Running OCR with shareX to quickly grab external data into dynalist

Vincent_Tang · April 17, 2017, 8:18pm

I use this fairly frequently, OCR (Original character recognition)

Basically, when I take notes on something that has a long outstanding amount of structure (Very Long PDF’s, books, lynda.com courses, etc) I normally try and copy their outline format

Every website is a bit different, some websites you can verbatim copy down lists of information (freecodecamp)

However some other sites you cannot easily copy down lists of information (lynda.com).

Its a pain to copy or rewrite things manually when I could just webscrape the data instead into a list

So I normally just run OCR recognition on anything I am going to copy and paste using shareX. I use it all the time to screengrab serial numbers for work from pictures, things I cannot copy paste due to that websites’ format etc

Sometimes, I’ll just make an image link full of just plain text similarly on how you’d use pastebin or github gists, except I use images that can be previewed with imagus chrome extension

Example of embedding text in an image, to extract back out

Example of using OCR recognition with lynda.com, which doesn’t allow you to copy paste the outline

It has an accuracy of about 95%. “1” and “l” generally get mixed up, sometimes formatting gets wonky, but I just clean it up afterwards, doesnt take long

What’s good about this as well, is I can simply just take a picture of something →google photos uploads it automatically → navigate to photos.google.com → run OCR. This is especially useful for textbooks as well, if I don’t have a PDF version of it

You can do this with 3rd party programs (officelens, photoscanners), but with my methodology, its just one simple workflow, one hotkey away, without having to open this box and fiddle with the another android program, etc

I use this OCR recognition a lot when I make annotated images, and sometimes I want to extract that short paragraph afterward, without using native object files, etc

Other times I use OCR: I use it when citing references, so I might say take an annotated screenshot from stackoverflow to cite my references, but then when I revisit it later, I can just preview the image and grab out the data without ever visiting the site.

It saves me from (1) opening a tab → (2) navigating to the specific information → (3) Copying information → (4) Navigating back to dynalist → (5) closing out the tab.

EXTRACTED MATERIAL:

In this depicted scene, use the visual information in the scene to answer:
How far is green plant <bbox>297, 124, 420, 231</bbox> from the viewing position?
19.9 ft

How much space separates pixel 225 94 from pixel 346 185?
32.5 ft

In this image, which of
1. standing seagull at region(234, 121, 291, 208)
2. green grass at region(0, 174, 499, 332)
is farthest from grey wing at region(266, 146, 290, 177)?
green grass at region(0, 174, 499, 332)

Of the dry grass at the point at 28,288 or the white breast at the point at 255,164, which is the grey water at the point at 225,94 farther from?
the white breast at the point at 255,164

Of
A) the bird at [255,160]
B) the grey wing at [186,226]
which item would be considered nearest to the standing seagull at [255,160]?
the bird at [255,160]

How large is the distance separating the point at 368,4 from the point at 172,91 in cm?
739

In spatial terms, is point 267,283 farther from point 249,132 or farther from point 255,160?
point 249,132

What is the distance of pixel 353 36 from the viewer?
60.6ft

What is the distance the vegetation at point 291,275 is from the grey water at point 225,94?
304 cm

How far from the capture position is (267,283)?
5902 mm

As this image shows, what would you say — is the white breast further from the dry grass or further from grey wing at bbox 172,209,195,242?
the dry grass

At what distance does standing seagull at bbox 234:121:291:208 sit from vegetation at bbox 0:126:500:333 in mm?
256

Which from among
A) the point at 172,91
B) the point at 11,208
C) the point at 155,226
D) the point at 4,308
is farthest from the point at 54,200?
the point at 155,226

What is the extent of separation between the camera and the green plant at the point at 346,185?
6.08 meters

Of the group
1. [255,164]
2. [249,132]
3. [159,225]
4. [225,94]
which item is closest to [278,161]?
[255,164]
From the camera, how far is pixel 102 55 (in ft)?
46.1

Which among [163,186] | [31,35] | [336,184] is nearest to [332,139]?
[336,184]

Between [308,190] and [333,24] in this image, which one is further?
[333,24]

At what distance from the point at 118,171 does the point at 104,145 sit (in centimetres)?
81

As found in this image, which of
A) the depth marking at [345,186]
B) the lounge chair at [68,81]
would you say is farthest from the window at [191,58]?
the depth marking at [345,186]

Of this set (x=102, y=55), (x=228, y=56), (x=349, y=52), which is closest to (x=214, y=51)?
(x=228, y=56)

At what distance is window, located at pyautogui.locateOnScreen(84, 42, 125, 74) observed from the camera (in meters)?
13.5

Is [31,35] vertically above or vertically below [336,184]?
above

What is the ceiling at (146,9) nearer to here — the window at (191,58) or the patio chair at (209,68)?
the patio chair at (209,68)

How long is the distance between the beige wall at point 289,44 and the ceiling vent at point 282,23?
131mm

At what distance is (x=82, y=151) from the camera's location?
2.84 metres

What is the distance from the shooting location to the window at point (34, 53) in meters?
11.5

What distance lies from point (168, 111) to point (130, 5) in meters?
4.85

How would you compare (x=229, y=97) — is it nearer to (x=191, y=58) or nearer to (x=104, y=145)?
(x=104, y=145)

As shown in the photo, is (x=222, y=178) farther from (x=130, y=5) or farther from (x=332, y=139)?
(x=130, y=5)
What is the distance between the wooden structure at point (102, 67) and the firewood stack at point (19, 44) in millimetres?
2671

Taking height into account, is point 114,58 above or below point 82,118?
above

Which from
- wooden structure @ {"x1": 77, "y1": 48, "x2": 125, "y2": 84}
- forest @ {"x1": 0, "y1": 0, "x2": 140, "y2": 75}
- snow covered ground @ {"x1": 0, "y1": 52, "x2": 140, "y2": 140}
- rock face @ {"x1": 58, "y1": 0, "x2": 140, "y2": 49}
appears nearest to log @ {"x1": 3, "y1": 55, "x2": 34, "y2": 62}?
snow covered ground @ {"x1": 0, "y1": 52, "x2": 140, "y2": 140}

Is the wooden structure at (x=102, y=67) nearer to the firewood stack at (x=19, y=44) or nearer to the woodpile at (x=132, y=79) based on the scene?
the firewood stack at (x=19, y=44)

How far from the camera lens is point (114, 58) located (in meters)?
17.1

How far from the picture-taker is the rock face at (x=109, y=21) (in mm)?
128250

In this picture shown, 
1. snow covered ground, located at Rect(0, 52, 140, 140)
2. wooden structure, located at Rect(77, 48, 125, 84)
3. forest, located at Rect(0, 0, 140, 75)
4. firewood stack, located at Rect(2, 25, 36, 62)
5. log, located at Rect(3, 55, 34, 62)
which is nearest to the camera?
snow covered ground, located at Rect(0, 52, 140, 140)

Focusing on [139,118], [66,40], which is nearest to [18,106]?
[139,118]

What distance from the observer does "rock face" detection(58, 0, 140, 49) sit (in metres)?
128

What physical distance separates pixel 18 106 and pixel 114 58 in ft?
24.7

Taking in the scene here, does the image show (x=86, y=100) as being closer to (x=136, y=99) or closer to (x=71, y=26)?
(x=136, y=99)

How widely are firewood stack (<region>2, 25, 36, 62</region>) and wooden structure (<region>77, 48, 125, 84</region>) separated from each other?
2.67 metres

TASK DIRECTIONS: Copy word for word the passage of the ShareX OCR post above, beginning at the words "I use this fairly" and stopping after the words "of information (lynda.com).".

RESPONSE:
I use this fairly frequently, OCR (Original character recognition)

Basically, when I take notes on something that has a long outstanding amount of structure (Very Long PDF’s, books, lynda.com courses, etc) I normally try and copy their outline format

Every website is a bit different, some websites you can verbatim copy down lists of information (freecodecamp)

However some other sites you cannot easily copy down lists of information (lynda.com).